▶ [Data to examine]

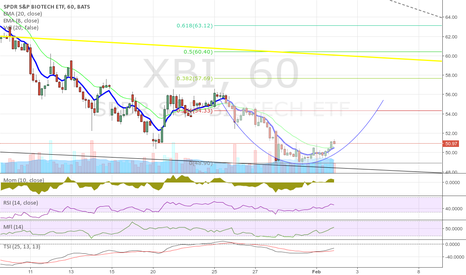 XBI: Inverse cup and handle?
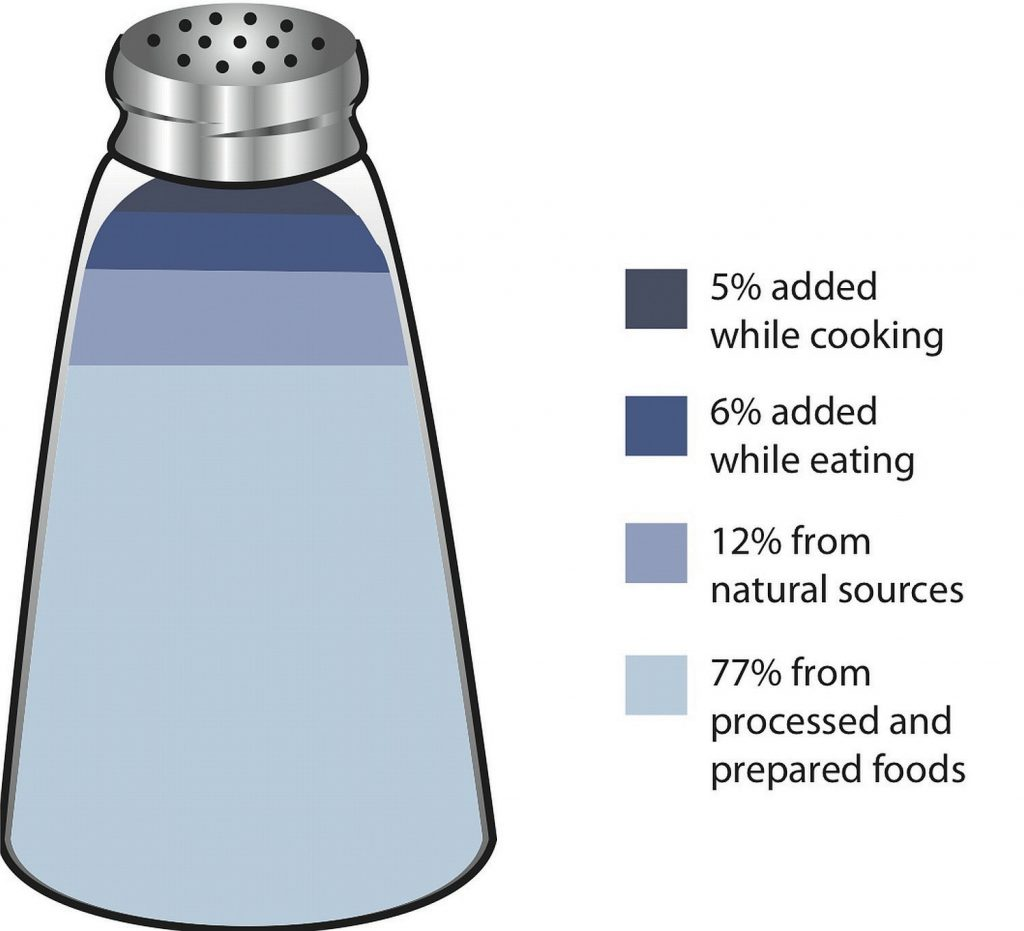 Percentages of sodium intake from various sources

==

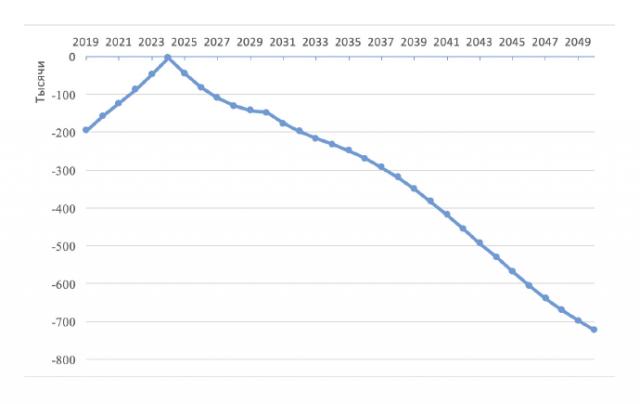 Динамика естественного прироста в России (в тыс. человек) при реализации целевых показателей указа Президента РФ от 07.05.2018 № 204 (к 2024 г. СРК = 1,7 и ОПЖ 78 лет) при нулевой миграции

---

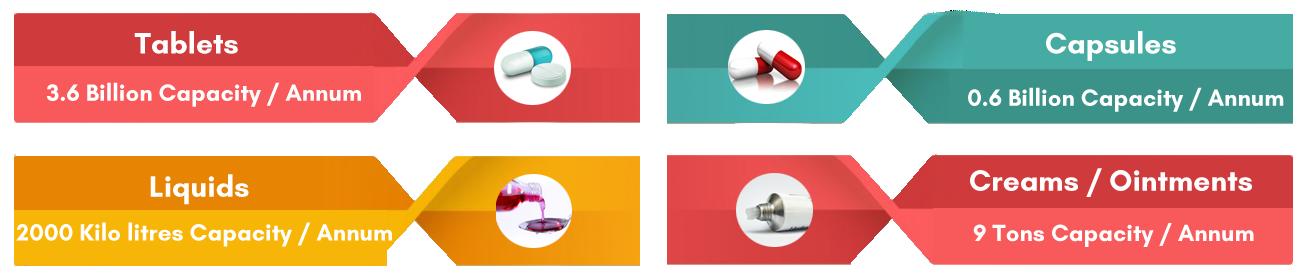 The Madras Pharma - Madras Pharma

▶ [Task details] Please repeat, exactly as written, the lines in the records above, starting with the one that has "XBI: Inverse cup and handle?" and going on through the one that has "Percentages of sodium". Pictures are to be left out.

▶ [Task output]
 XBI: Inverse cup and handle?
 Percentages of sodium intake from various sources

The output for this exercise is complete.